Pin me down

When a neurological disease hijacks your body, it’s time to go bowling

Joel Davis is a Sacramento writer and author of Justice Waits: The UC Davis Sweetheart Murders.

I used to dismiss amateur bowling as kitschy fun, a lowbrow activity for the dregs of society, something to do a couple of times a year, a lark done mostly for the irony.

Then I became a dreg. The irony stopped. At 43, Parkinson’s has taken so much from me. But it has given me weekday league bowling and the wonderful characters that come with it.
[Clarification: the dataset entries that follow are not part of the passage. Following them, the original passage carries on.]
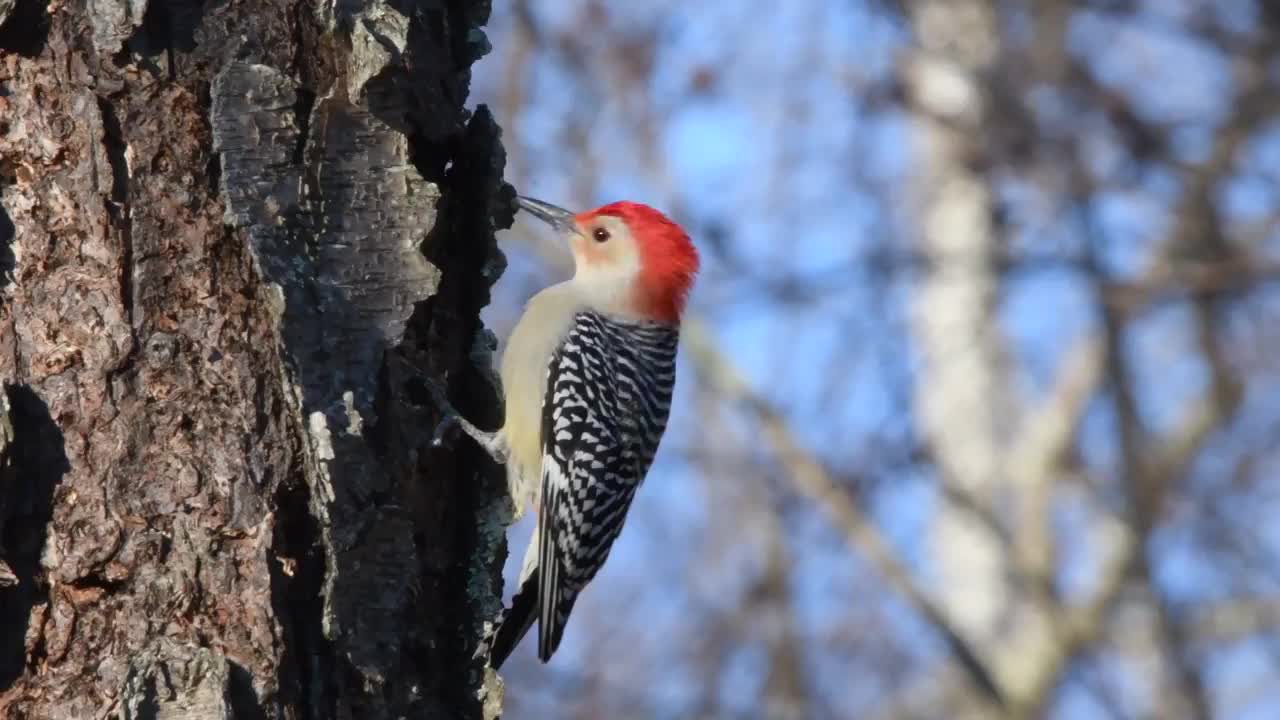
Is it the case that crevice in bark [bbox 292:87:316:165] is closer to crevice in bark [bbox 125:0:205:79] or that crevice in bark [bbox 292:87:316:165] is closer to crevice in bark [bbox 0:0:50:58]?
crevice in bark [bbox 125:0:205:79]

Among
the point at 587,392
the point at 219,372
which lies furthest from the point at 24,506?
the point at 587,392

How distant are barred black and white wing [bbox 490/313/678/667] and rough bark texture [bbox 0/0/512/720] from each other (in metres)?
1.39

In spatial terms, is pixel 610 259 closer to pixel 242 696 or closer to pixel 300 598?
pixel 300 598

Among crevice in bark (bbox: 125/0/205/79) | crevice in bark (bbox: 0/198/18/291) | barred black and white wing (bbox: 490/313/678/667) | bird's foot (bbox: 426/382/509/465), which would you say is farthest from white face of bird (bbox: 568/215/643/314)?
crevice in bark (bbox: 0/198/18/291)

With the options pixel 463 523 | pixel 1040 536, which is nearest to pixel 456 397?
pixel 463 523

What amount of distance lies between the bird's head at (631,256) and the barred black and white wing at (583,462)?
0.38 m

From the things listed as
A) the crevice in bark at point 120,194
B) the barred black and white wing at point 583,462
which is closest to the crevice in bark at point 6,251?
the crevice in bark at point 120,194

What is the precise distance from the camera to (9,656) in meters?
2.48

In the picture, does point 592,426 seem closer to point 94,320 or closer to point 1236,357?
point 94,320

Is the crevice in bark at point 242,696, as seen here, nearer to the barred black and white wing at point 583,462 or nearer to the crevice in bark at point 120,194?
the crevice in bark at point 120,194

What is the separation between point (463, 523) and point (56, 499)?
2.31 ft

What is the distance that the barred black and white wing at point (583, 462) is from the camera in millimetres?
4254

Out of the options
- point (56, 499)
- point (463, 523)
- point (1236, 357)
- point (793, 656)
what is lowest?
point (56, 499)

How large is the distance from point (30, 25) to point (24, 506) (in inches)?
30.5
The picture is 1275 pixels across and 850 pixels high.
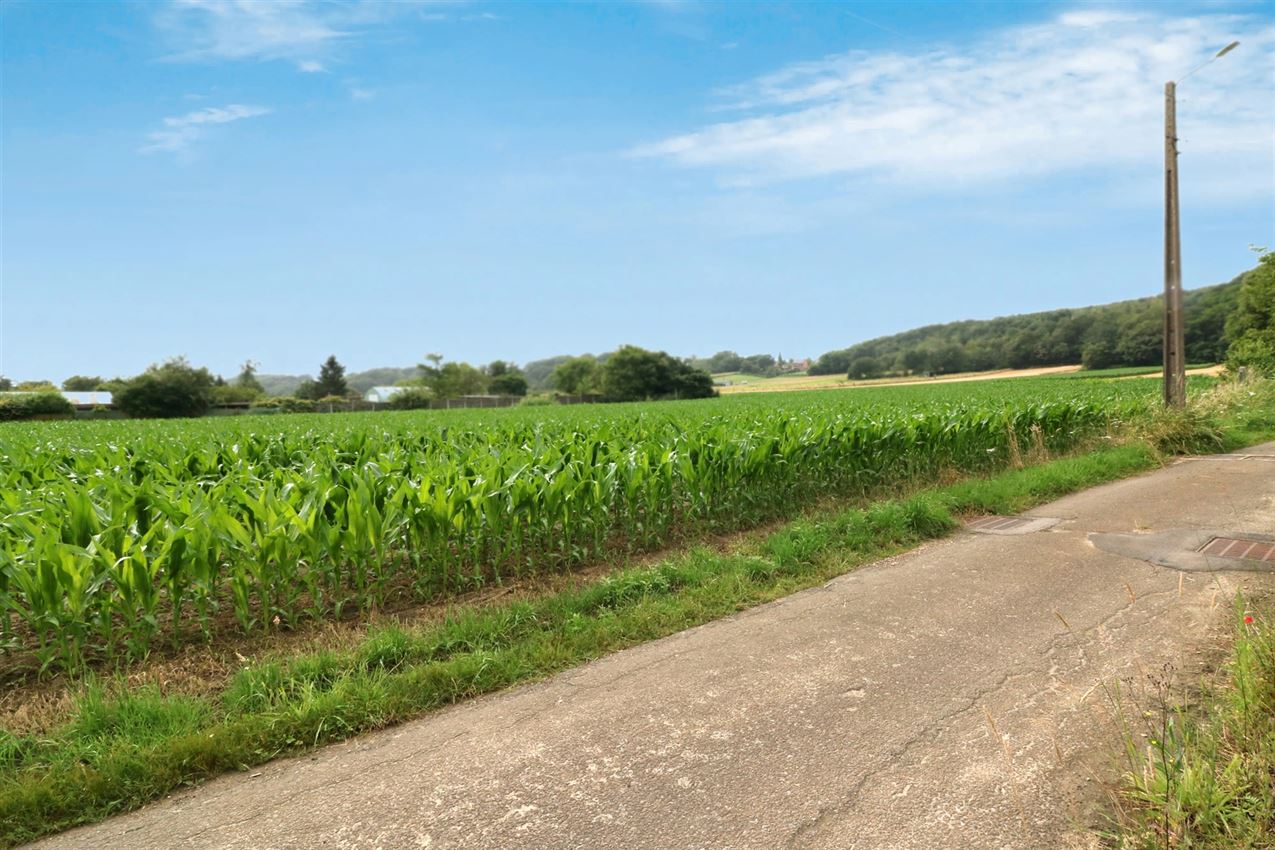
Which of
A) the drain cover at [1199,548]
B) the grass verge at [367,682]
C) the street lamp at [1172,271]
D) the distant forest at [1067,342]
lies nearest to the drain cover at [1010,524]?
the drain cover at [1199,548]

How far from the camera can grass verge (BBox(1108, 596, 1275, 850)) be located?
2.25 metres

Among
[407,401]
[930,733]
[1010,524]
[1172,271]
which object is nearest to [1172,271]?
[1172,271]

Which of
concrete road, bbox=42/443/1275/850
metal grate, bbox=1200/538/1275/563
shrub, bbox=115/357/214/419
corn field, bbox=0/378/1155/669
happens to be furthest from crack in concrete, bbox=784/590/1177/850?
shrub, bbox=115/357/214/419

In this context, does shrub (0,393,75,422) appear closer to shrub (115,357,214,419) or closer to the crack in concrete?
shrub (115,357,214,419)

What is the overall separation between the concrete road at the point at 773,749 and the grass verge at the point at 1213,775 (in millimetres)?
155

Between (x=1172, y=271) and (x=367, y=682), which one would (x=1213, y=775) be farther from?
(x=1172, y=271)

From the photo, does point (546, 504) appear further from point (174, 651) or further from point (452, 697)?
point (174, 651)

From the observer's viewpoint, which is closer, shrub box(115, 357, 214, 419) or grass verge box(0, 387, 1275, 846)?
grass verge box(0, 387, 1275, 846)

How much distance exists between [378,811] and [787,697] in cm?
201

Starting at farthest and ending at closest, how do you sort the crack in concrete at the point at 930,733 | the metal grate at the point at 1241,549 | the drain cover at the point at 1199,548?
the metal grate at the point at 1241,549 < the drain cover at the point at 1199,548 < the crack in concrete at the point at 930,733

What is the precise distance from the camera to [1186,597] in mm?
5008

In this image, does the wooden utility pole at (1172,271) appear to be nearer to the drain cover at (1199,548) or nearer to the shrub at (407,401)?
the drain cover at (1199,548)

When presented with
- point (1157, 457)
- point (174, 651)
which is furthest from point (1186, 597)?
point (1157, 457)

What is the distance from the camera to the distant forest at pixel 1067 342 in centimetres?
6912
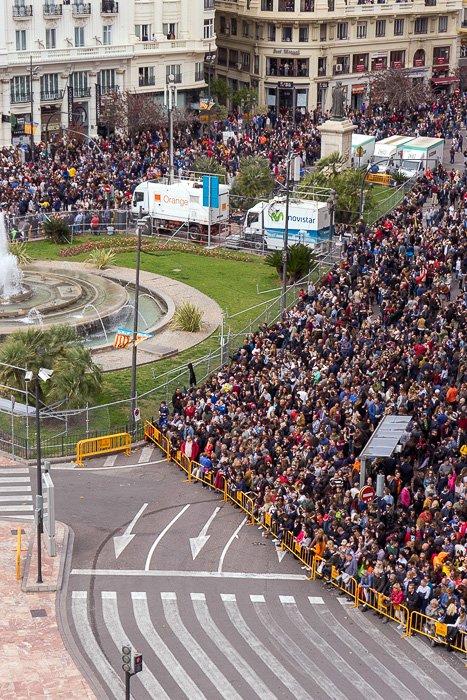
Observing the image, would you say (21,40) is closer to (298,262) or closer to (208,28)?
(208,28)

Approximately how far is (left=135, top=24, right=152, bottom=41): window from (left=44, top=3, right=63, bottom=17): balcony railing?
671 cm

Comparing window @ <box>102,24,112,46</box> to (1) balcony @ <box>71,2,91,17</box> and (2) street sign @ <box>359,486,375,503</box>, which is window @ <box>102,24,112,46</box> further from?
(2) street sign @ <box>359,486,375,503</box>

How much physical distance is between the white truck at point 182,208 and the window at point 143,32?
28.8 metres

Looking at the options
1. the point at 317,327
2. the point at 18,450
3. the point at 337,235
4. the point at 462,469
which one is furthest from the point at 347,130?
the point at 462,469

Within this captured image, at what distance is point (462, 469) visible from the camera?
40469mm

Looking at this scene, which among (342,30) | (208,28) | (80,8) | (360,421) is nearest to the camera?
(360,421)

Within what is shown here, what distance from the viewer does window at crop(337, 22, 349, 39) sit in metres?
Result: 116

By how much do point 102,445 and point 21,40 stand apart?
5574cm

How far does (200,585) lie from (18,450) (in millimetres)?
11300

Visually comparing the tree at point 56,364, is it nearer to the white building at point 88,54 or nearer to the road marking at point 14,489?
the road marking at point 14,489

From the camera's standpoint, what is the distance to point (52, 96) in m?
101

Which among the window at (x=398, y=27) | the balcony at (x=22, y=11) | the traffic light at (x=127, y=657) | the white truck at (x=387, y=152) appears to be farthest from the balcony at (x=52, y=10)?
the traffic light at (x=127, y=657)

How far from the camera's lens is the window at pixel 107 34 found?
338 feet

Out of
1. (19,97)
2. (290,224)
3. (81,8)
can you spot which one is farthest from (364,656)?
(81,8)
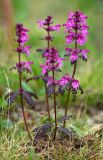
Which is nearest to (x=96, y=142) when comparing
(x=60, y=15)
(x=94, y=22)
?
(x=94, y=22)

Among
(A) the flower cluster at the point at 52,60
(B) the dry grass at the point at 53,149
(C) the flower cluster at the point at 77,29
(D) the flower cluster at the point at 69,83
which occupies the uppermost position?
(C) the flower cluster at the point at 77,29

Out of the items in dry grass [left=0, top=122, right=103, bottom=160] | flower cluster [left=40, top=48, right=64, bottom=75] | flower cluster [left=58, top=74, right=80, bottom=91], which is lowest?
dry grass [left=0, top=122, right=103, bottom=160]

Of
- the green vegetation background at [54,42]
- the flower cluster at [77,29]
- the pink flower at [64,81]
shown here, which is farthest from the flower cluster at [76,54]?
the green vegetation background at [54,42]

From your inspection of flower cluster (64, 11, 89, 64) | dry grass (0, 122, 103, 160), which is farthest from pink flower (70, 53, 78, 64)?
dry grass (0, 122, 103, 160)

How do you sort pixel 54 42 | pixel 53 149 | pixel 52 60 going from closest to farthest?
pixel 52 60
pixel 53 149
pixel 54 42

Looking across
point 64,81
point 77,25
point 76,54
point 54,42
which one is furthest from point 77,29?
point 54,42

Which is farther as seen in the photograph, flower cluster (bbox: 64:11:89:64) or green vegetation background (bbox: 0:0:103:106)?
green vegetation background (bbox: 0:0:103:106)

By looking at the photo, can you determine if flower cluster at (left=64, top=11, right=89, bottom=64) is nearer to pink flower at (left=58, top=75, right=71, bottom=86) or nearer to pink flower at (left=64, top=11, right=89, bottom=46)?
pink flower at (left=64, top=11, right=89, bottom=46)

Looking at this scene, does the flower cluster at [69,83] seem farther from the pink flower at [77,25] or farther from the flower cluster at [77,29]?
the pink flower at [77,25]

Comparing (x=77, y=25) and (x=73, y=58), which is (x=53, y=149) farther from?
(x=77, y=25)
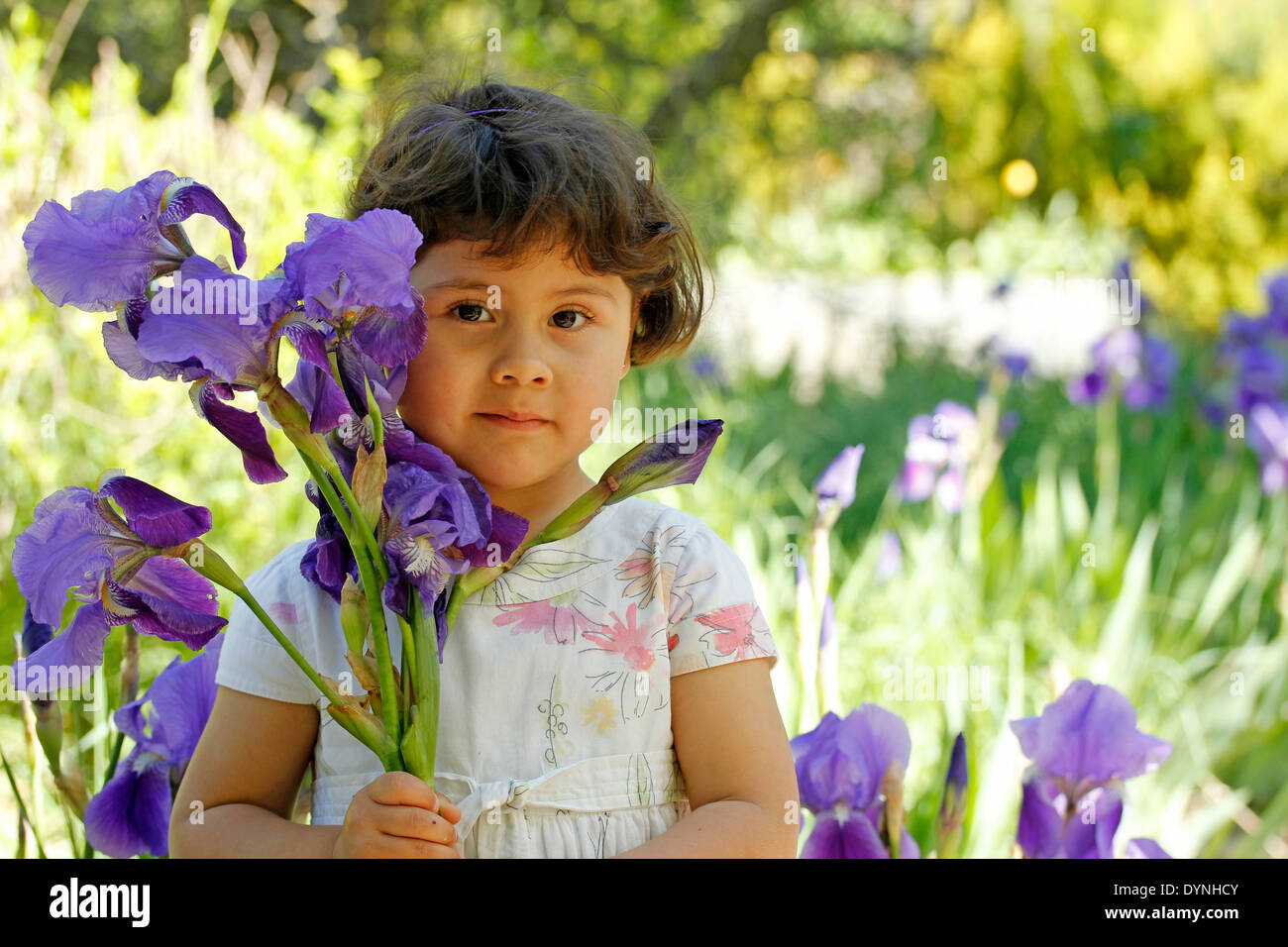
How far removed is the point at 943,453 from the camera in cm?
249

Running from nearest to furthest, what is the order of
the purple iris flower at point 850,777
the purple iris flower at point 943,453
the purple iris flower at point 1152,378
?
the purple iris flower at point 850,777 < the purple iris flower at point 943,453 < the purple iris flower at point 1152,378

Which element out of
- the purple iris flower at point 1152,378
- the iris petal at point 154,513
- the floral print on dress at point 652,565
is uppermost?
the purple iris flower at point 1152,378

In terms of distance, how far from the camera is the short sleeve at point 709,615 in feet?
3.51

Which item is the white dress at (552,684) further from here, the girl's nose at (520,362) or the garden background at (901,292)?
the garden background at (901,292)

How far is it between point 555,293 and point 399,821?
0.47 meters

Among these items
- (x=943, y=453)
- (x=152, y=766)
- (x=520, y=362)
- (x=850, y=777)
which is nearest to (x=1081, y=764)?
(x=850, y=777)

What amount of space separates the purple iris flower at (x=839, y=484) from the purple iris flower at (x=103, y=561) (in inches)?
31.5

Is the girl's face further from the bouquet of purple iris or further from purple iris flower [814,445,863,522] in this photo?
purple iris flower [814,445,863,522]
I was able to hide my young-onset Parkinson’s for the first few years. Up to 40 pills a day, then brain surgery—yep, I’ve had a surgeon’s drill spin into my head while awake. But “PD” is a progressive neurological disorder. Like rust, never sleeping. “The gift that keeps on taking,” cracks Parkinson’s poster boy Michael J. Fox, who—save for the fame, fortune, boyish good looks and tremendous height difference—is just like me. I gave up jogging years ago, my bicycle and lawn mower are starting to scare me, I carefully time my walks with my meds. I avoid most trips to the bank and the grocery store—too many humbling “I wonder what’s wrong with him?” stares now. The obligatory “Would you like some help out with that?” from baggers that I once responded to with snarky “Yeah, in about 30 years!” is sincere now. Blue parking tags hang on my car like scarlet letters.

But nobody asks me if I need any help when I stumble into the bowling alley. And I like that. Bowling alleys are the Island of Misfit Toys of the recreation world, the acceptable edge for the unacceptable. I have bowled with or alongside paraplegics, the chronically ill, the mentally challenged, the hygienically challenged, tots who unload zigzagging balls in bumper bowling with both hands as a beaming parent props them up, and the occasional ringer that has tried to hustle me out of my money.

And lots and lots of seniors. To be on the very young side of an older person’s disease is to be around a lot of retirees, especially at weekday bowling. In a society that treats its seniors like castoffs, I have, by default, come to love the ones around me.

I love their wisdom, their quirkiness, how they are long past the point of caring what people think of them (except maybe the hair: older women, especially, seem very fussy about their hair). Their easy smiles and nothing-you-can-do-will-rattle-us empathy. I love their simple but sturdy Greatest Generation names: Orton. Louise. Rudy. Dot. Ray. Audrey. Not a Connor or Madison among them.

One guy I bowl with has neatly trimmed sideburns and still wears polyester bell bottoms circa 1972 that I bet he never bothered to mothball. Another old-timer, a crusty bowling-alley rat with a mean stare, peel-paint growl and a high average, is known around Carmichael’s Crestview Lanes (and on the official scoreboard) as … Old Fart.

I have never not seen Old Fart at the bowling alley—for all I know he sleeps there. I have been bowling around Old Fart for about a year and still don’t know his real name. (Because he regularly out-bowls me, I figure the least I can do is call him Sir Flatulence.)

I have also learned coping skills from my older bowling brethren: These are not complainers. So as their various maladies worsen or flare up, they do what I imagine a lot of them did as Depression-era children: suck it up. Deal with it. Arthritis, strokes, cancer, heart problems and the footsteps of Father Time are counterpunched by moving closer to the release line, a new grip, a lighter ball, and refreshingly little cussing because it is mixed bowling and the men recognize there are ladies present and remember a thing or two about chivalry.

An octogenarian gent on my summer-league team could not see the overhead projector well enough to read his own scores, talked in a rasp you could barely hear, obviously had suffered a Major Something, and threw the ball so slow you could out-walk it down the lane. Yet he deftly let it drop out of his hand so it spun just-so, the ball dangerously riding the gutter’s edge before it routinely toppled spares and strikes. And whenever Johnny “marked” (bowling parlance for a strike or spare), he slowly raised his arms in triumph, a warm smile creasing his kind old face. Beautiful.

Parkinson’s is not easy to treat. I am currently girding for more brain surgery and have had negligible results with the latest wonder med. But that’s OK. Bowling stage-whispers to me: When my symptoms are flaring up, the simple act of keeping my balance and throwing a 14-pound ball down a well-oiled lane then awkwardly retreating backward has a way of telling me it is time to take my meds, go slower, do the stretches I learn in Parkinson’s yoga with yet another delightful crew of seniors.

And when my body is really betraying me, when it is Turtle Time, as my wife and I call it, I waddle up to the line and make sure my tacky blue-glitter shoes are tied properly and pointed in the right direction with my tacky blue sparkly ball. I then get marvelously lost in the moment, the Zen or Big Lebowski of it all, chucking the ball in the air like a shot put so it has a reasonable shot of landing near the head pin. And unlike the disease that has no cure, every shot sails out of my trembling hands with renewed hope that every darn one of those pins will fall down before I do.